• _WORK ORDER_
Please set the lines down again exactly, from the top of the entries through the line that contains "Researchers created an".

• _DATA SHOWN_
· · ·

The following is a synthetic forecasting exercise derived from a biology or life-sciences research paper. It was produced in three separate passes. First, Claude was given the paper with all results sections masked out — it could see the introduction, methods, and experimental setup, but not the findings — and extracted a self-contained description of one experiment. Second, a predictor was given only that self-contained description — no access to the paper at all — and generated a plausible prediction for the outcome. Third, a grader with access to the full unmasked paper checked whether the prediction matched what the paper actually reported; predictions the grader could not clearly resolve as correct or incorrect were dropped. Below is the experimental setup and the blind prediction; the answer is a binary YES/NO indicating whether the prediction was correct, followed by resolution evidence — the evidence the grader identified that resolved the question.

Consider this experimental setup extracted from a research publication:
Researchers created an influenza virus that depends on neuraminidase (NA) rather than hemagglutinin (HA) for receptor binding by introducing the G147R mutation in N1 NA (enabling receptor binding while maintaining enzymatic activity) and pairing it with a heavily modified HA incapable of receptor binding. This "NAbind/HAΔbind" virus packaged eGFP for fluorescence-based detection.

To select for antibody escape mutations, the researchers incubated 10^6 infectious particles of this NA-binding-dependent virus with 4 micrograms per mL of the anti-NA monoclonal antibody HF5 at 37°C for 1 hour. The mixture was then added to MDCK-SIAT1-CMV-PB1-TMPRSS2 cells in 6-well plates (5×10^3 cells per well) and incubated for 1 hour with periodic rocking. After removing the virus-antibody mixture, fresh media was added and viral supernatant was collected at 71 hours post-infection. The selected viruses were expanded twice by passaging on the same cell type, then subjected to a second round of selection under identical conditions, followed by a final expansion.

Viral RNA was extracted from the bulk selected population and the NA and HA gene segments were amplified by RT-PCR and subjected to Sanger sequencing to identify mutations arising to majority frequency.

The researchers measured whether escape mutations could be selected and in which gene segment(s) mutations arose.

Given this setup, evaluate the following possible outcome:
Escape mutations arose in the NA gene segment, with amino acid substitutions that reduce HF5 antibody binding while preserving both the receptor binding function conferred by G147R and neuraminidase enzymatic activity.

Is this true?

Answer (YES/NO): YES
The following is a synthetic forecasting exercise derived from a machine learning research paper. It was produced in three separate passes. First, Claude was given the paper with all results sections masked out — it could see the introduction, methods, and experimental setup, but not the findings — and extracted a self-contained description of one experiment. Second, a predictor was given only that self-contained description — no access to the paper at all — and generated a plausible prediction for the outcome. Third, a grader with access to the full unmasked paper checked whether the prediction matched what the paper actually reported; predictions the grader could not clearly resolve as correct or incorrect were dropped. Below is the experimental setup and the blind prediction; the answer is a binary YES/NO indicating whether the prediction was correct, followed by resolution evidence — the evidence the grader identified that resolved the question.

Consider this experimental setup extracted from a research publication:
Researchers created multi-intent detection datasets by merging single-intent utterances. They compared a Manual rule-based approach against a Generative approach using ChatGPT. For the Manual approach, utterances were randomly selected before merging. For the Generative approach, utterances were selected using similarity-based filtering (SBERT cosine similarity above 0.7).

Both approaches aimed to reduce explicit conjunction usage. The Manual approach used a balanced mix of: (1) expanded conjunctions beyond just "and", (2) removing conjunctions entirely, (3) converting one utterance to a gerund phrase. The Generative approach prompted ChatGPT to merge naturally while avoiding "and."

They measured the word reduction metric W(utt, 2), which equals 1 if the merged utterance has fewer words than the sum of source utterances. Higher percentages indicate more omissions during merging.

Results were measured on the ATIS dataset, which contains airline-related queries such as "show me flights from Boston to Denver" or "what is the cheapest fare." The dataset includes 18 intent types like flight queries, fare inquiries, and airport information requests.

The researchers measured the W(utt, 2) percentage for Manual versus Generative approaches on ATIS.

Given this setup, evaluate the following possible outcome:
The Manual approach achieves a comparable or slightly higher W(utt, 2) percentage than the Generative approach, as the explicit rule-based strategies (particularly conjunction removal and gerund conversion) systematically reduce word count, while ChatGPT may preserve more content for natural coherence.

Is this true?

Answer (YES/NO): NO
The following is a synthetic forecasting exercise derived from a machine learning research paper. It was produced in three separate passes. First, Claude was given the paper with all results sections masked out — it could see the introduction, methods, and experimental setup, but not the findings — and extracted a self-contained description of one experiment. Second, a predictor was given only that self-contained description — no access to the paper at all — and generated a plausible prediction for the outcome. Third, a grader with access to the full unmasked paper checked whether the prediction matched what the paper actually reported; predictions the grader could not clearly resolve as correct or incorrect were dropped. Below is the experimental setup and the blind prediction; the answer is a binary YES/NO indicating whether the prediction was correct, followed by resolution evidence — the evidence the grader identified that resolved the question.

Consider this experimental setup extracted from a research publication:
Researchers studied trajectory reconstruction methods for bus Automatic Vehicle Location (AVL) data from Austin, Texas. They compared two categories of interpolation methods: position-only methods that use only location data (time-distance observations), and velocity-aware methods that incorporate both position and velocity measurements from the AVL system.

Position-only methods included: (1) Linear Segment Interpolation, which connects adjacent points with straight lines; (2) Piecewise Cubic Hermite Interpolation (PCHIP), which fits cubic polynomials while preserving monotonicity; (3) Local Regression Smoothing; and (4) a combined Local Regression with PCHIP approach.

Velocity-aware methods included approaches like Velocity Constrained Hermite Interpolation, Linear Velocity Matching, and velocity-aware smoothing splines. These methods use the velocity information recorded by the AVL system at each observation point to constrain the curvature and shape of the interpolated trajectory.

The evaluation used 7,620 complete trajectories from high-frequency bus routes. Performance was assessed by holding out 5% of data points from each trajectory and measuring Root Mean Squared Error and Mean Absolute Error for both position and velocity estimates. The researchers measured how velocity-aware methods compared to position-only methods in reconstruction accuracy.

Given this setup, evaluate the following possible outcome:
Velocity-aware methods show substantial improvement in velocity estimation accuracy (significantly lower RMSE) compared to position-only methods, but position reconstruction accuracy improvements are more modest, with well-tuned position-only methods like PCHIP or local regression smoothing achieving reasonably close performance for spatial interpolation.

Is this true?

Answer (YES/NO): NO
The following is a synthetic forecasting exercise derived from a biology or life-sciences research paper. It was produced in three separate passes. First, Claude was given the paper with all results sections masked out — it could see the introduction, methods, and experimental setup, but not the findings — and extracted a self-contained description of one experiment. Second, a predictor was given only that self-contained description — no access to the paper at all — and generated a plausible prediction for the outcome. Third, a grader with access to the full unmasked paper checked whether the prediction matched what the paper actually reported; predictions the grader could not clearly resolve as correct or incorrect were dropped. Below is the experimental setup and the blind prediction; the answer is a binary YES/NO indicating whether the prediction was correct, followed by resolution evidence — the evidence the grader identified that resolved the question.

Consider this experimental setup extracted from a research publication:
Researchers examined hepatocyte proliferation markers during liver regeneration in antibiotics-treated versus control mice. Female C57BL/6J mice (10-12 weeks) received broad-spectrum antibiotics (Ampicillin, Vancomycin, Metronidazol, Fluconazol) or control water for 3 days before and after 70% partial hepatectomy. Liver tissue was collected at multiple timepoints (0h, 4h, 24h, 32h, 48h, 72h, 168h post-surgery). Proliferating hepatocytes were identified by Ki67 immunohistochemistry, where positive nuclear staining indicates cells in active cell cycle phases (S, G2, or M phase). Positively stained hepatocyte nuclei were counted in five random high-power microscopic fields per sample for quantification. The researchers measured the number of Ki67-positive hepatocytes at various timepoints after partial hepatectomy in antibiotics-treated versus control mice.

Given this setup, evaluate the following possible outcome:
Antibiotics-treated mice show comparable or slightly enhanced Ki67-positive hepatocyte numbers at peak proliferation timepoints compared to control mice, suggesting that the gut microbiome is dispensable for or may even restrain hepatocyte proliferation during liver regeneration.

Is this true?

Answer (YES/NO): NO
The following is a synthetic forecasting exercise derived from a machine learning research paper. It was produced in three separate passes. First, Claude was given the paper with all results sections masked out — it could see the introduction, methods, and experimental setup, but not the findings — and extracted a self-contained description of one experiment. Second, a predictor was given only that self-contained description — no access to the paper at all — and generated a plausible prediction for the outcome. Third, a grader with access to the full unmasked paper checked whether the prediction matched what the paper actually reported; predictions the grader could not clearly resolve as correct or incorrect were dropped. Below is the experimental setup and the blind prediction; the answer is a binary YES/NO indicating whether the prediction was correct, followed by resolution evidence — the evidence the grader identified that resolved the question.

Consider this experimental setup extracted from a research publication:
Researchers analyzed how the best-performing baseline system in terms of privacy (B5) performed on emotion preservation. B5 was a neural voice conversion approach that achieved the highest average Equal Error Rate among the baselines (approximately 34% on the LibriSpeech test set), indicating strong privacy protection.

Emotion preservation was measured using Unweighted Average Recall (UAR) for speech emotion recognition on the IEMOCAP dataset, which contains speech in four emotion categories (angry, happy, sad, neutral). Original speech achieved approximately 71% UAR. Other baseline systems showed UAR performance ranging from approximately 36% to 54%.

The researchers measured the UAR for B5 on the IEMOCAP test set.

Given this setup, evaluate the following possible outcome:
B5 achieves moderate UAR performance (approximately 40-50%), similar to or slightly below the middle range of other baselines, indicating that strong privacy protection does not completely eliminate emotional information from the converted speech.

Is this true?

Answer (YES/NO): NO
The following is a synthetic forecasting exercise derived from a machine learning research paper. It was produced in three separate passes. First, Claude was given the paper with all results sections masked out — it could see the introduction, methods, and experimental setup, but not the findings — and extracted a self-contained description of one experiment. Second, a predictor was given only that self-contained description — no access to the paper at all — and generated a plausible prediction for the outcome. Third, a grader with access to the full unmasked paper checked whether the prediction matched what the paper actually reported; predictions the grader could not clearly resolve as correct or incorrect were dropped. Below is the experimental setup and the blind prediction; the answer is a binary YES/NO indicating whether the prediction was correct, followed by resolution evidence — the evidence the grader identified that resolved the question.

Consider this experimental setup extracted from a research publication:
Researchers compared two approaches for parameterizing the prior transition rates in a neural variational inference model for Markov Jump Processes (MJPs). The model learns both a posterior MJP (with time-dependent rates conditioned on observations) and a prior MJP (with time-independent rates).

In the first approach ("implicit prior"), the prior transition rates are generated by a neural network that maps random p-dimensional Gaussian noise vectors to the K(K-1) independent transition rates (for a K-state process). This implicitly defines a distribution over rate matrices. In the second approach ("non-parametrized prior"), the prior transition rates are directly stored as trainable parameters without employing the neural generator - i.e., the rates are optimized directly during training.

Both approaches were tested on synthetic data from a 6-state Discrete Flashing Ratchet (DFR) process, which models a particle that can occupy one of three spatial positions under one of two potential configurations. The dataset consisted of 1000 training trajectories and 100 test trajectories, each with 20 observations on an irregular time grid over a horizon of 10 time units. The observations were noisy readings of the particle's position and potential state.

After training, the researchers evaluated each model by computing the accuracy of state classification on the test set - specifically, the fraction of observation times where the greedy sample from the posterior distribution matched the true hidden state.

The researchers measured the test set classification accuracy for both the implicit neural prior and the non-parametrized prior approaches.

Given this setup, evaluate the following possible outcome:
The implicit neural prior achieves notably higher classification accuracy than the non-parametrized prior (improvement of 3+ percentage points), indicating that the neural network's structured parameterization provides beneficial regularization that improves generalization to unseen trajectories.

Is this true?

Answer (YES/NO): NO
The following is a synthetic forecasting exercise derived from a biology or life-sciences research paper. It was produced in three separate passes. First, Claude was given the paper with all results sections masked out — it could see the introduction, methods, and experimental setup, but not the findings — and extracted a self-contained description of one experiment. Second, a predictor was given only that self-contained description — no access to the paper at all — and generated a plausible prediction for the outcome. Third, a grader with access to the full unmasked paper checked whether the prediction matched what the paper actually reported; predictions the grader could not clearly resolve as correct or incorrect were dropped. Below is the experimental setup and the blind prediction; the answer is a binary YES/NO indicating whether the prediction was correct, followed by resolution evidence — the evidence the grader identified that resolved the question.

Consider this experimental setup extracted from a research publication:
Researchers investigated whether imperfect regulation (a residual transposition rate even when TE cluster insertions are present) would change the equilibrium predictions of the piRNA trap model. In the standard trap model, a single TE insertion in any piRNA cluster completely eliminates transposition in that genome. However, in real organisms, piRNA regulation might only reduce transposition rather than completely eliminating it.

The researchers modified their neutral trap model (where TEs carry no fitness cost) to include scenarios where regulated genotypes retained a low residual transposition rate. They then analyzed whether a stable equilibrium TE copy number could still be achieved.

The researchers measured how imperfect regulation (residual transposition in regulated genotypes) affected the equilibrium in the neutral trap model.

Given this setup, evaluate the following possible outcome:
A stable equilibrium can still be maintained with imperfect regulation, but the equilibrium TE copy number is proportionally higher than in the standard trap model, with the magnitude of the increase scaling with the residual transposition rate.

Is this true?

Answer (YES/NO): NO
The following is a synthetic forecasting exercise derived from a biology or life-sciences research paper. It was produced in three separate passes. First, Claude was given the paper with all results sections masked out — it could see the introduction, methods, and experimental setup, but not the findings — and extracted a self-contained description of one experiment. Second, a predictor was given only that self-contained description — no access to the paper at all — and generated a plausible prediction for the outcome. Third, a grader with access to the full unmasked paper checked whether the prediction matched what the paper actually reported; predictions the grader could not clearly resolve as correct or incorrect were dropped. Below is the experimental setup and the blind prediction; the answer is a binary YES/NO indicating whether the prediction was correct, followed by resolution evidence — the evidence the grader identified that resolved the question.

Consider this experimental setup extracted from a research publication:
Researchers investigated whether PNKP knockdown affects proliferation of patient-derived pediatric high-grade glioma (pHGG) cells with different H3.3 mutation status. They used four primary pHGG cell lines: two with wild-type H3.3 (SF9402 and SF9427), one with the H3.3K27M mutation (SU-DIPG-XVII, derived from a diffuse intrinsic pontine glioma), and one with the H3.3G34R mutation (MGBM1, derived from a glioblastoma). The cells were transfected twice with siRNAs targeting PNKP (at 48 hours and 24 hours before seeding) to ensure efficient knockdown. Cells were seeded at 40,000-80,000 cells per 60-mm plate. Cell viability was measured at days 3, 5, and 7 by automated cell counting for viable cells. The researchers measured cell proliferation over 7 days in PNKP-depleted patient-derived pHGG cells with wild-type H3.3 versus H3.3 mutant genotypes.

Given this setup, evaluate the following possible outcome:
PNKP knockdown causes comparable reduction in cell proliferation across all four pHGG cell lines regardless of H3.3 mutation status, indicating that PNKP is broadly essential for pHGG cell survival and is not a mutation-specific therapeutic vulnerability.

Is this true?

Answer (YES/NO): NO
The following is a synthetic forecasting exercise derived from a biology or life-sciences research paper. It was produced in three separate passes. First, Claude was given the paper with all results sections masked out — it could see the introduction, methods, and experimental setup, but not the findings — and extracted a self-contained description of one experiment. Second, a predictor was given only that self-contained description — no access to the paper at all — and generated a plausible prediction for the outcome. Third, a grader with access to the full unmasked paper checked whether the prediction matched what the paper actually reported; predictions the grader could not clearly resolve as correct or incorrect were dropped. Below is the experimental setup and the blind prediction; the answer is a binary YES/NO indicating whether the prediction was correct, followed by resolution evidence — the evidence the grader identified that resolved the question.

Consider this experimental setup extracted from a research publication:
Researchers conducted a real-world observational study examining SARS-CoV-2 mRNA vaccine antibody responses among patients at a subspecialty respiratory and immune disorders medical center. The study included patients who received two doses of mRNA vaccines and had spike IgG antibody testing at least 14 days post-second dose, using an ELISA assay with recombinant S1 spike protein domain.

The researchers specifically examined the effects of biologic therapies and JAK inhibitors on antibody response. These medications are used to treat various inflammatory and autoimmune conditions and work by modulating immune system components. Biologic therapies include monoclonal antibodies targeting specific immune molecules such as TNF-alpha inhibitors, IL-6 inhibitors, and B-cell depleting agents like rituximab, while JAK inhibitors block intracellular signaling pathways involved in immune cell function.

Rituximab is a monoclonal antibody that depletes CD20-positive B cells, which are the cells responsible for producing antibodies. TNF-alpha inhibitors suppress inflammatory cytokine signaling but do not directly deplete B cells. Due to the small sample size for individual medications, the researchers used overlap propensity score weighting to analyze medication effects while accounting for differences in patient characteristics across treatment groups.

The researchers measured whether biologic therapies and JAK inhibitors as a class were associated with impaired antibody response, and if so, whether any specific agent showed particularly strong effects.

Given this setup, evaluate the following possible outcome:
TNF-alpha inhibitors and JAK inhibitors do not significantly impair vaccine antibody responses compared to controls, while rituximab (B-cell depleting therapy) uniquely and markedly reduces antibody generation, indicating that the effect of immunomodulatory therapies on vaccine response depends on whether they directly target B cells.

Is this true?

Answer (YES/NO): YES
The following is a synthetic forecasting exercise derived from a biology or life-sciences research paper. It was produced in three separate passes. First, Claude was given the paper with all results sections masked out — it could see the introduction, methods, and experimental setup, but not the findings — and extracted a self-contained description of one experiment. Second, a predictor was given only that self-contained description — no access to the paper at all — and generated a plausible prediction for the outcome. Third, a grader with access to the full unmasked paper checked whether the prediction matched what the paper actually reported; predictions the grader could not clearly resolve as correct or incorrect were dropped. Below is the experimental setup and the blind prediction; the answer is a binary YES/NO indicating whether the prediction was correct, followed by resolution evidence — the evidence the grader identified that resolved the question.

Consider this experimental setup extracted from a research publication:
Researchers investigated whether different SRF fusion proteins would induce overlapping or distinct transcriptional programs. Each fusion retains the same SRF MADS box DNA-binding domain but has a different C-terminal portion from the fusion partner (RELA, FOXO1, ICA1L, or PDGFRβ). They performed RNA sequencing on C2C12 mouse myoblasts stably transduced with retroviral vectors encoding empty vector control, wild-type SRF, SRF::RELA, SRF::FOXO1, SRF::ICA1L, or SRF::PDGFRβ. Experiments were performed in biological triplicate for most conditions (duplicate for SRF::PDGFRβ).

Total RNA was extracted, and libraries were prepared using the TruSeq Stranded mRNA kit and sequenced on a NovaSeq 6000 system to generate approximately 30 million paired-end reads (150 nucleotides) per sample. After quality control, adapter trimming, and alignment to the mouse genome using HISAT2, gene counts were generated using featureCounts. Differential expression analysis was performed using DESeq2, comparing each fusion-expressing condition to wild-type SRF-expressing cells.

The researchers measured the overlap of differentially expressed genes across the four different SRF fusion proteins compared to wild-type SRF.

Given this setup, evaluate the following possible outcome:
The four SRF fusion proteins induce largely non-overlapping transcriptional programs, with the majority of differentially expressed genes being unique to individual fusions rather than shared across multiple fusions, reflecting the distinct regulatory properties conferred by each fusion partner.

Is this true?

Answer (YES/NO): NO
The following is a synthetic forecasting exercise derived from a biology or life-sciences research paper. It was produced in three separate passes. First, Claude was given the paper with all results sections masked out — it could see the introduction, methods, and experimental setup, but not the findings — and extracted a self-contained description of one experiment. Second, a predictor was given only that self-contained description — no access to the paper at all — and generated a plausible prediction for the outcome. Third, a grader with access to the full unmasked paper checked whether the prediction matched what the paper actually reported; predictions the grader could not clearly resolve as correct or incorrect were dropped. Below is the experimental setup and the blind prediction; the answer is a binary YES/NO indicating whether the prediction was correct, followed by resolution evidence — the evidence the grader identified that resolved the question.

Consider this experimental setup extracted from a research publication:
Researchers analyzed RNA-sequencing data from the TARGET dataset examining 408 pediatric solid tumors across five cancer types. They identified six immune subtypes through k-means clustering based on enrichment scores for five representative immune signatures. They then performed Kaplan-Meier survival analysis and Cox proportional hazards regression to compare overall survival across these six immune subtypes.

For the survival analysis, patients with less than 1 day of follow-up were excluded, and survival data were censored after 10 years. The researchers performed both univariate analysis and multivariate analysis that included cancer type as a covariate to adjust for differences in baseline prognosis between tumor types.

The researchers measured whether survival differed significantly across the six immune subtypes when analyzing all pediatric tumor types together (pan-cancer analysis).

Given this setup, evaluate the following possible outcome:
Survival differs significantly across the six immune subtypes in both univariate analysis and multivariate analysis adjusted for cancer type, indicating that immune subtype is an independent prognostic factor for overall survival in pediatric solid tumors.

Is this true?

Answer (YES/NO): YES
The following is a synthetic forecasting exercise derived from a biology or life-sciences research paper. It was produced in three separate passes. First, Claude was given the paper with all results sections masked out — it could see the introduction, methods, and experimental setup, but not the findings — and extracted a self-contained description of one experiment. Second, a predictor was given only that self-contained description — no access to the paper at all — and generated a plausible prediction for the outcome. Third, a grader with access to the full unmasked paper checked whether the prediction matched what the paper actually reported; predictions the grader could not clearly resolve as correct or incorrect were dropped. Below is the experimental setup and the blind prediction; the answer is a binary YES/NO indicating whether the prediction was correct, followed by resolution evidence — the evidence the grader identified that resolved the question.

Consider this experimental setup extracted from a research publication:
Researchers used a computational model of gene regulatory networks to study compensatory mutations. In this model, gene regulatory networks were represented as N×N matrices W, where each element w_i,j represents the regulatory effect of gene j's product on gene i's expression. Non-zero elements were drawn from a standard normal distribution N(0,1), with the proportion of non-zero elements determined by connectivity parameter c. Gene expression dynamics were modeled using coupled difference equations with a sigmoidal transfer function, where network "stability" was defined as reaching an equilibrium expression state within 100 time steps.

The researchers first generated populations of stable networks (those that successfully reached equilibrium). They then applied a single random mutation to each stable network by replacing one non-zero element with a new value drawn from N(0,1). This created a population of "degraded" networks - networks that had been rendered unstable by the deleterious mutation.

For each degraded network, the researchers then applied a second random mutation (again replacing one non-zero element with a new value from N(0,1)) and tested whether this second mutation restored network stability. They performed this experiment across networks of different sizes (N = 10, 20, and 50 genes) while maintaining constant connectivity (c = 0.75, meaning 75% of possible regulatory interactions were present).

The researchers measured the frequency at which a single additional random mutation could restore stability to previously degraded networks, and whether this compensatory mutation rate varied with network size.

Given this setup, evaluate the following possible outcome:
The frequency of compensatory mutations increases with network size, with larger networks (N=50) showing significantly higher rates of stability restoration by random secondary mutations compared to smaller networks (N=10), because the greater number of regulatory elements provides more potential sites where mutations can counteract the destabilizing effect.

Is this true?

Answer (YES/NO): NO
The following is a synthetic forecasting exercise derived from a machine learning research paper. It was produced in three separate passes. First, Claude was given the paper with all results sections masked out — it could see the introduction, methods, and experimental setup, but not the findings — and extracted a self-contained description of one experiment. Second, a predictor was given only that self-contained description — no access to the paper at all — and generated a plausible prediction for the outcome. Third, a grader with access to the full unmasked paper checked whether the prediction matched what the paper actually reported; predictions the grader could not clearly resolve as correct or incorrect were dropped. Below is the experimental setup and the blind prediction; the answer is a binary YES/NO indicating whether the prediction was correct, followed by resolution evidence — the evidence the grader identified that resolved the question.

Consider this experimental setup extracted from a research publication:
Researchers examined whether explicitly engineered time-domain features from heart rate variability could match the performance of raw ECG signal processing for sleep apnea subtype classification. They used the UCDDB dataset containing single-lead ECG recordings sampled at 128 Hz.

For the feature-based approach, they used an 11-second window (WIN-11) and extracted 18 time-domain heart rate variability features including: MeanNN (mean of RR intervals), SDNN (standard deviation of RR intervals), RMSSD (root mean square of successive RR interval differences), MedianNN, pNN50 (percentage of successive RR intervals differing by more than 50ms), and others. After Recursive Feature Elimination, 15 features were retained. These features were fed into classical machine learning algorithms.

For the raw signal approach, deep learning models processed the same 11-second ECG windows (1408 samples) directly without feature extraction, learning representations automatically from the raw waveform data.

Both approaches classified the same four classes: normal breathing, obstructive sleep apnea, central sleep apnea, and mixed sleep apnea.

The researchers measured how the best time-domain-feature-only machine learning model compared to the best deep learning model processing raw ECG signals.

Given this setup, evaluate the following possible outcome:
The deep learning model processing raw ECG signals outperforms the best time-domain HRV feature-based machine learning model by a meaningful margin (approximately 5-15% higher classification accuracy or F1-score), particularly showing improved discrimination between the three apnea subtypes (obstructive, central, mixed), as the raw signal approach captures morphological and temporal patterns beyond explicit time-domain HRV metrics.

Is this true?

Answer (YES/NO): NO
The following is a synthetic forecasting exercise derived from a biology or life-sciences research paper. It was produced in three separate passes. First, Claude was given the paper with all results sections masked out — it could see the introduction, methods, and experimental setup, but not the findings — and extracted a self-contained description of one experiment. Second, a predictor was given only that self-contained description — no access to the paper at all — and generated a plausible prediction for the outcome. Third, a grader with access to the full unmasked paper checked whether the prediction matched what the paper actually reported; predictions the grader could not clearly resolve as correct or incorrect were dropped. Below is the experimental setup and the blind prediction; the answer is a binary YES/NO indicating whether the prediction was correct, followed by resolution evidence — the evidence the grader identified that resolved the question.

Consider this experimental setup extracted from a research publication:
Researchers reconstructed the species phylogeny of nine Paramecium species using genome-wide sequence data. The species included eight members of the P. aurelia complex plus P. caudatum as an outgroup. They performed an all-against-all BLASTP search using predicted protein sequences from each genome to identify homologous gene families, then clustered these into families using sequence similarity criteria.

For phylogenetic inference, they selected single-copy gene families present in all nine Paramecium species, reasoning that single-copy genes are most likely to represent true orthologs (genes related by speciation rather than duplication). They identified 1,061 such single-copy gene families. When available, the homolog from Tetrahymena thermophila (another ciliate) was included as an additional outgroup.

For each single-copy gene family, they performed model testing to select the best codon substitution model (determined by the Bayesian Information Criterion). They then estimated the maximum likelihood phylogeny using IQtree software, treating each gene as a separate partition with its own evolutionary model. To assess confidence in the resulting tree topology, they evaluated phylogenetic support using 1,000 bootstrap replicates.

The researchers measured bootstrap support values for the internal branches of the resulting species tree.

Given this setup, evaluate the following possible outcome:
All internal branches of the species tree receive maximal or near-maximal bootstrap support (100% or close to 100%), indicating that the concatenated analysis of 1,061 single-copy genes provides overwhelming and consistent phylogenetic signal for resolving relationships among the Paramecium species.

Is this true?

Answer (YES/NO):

· · ·

• _SOLUTION TO THIS TASK_
The following is a synthetic forecasting exercise derived from a biology or life-sciences research paper. It was produced in three separate passes. First, Claude was given the paper with all results sections masked out — it could see the introduction, methods, and experimental setup, but not the findings — and extracted a self-contained description of one experiment. Second, a predictor was given only that self-contained description — no access to the paper at all — and generated a plausible prediction for the outcome. Third, a grader with access to the full unmasked paper checked whether the prediction matched what the paper actually reported; predictions the grader could not clearly resolve as correct or incorrect were dropped. Below is the experimental setup and the blind prediction; the answer is a binary YES/NO indicating whether the prediction was correct, followed by resolution evidence — the evidence the grader identified that resolved the question.

Consider this experimental setup extracted from a research publication:
Researchers created an influenza virus that depends on neuraminidase (NA) rather than hemagglutinin (HA) for receptor binding by introducing the G147R mutation in N1 NA (enabling receptor binding while maintaining enzymatic activity) and pairing it with a heavily modified HA incapable of receptor binding. This "NAbind/HAΔbind" virus packaged eGFP for fluorescence-based detection.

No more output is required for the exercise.